* Description of the task:
Return all of the records below verbatim.
═════ Material for this exercise ═════
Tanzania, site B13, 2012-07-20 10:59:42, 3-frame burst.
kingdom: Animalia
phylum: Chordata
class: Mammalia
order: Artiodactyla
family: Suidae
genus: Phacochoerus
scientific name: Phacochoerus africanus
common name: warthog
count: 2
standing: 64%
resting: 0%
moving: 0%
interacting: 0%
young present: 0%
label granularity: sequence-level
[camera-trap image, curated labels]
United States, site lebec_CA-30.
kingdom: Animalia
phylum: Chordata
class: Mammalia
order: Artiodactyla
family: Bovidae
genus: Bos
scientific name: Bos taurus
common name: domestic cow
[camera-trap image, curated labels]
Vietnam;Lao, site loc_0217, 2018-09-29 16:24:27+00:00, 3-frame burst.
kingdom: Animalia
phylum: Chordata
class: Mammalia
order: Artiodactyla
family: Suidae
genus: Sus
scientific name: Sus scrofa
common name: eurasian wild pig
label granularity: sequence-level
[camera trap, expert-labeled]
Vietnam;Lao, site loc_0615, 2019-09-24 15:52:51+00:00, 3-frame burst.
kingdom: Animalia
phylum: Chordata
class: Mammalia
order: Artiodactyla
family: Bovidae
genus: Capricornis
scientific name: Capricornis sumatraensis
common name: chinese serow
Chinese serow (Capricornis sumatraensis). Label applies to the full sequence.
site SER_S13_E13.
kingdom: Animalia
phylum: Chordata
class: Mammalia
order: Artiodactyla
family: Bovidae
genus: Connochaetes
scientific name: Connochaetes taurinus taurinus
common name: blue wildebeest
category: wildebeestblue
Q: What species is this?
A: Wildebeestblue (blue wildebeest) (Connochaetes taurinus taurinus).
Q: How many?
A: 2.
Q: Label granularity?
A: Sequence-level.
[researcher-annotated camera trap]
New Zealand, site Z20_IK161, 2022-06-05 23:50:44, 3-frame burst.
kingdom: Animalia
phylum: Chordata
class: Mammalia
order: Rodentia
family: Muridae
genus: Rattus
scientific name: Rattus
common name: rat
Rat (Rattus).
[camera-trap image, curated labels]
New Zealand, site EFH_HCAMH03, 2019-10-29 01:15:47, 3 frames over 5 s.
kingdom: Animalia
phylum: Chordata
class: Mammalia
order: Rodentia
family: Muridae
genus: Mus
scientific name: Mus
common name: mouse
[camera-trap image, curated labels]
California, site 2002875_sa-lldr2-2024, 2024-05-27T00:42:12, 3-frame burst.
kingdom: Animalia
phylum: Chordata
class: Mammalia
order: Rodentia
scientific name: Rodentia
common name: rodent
═════
* Answer to this task:
Tanzania, site B13, 2012-07-20 10:59:42, 3-frame burst.
kingdom: Animalia
phylum: Chordata
class: Mammalia
order: Artiodactyla
family: Suidae
genus: Phacochoerus
scientific name: Phacochoerus africanus
common name: warthog
count: 2
standing: 64%
resting: 0%
moving: 0%
interacting: 0%
young present: 0%
label granularity: sequence-level
[camera-trap image, curated labels]
United States, site lebec_CA-30.
kingdom: Animalia
phylum: Chordata
class: Mammalia
order: Artiodactyla
family: Bovidae
genus: Bos
scientific name: Bos taurus
common name: domestic cow
[camera-trap image, curated labels]
Vietnam;Lao, site loc_0217, 2018-09-29 16:24:27+00:00, 3-frame burst.
kingdom: Animalia
phylum: Chordata
class: Mammalia
order: Artiodactyla
family: Suidae
genus: Sus
scientific name: Sus scrofa
common name: eurasian wild pig
label granularity: sequence-level
[camera trap, expert-labeled]
Vietnam;Lao, site loc_0615, 2019-09-24 15:52:51+00:00, 3-frame burst.
kingdom: Animalia
phylum: Chordata
class: Mammalia
order: Artiodactyla
family: Bovidae
genus: Capricornis
scientific name: Capricornis sumatraensis
common name: chinese serow
Chinese serow (Capricornis sumatraensis). Label applies to the full sequence.
site SER_S13_E13.
kingdom: Animalia
phylum: Chordata
class: Mammalia
order: Artiodactyla
family: Bovidae
genus: Connochaetes
scientific name: Connochaetes taurinus taurinus
common name: blue wildebeest
category: wildebeestblue
Q: What species is this?
A: Wildebeestblue (blue wildebeest) (Connochaetes taurinus taurinus).
Q: How many?
A: 2.
Q: Label granularity?
A: Sequence-level.
[researcher-annotated camera trap]
New Zealand, site Z20_IK161, 2022-06-05 23:50:44, 3-frame burst.
kingdom: Animalia
phylum: Chordata
class: Mammalia
order: Rodentia
family: Muridae
genus: Rattus
scientific name: Rattus
common name: rat
Rat (Rattus).
[camera-trap image, curated labels]
New Zealand, site EFH_HCAMH03, 2019-10-29 01:15:47, 3 frames over 5 s.
kingdom: Animalia
phylum: Chordata
class: Mammalia
order: Rodentia
family: Muridae
genus: Mus
scientific name: Mus
common name: mouse
[camera-trap image, curated labels]
California, site 2002875_sa-lldr2-2024, 2024-05-27T00:42:12, 3-frame burst.
kingdom: Animalia
phylum: Chordata
class: Mammalia
order: Rodentia
scientific name: Rodentia
common name: rodent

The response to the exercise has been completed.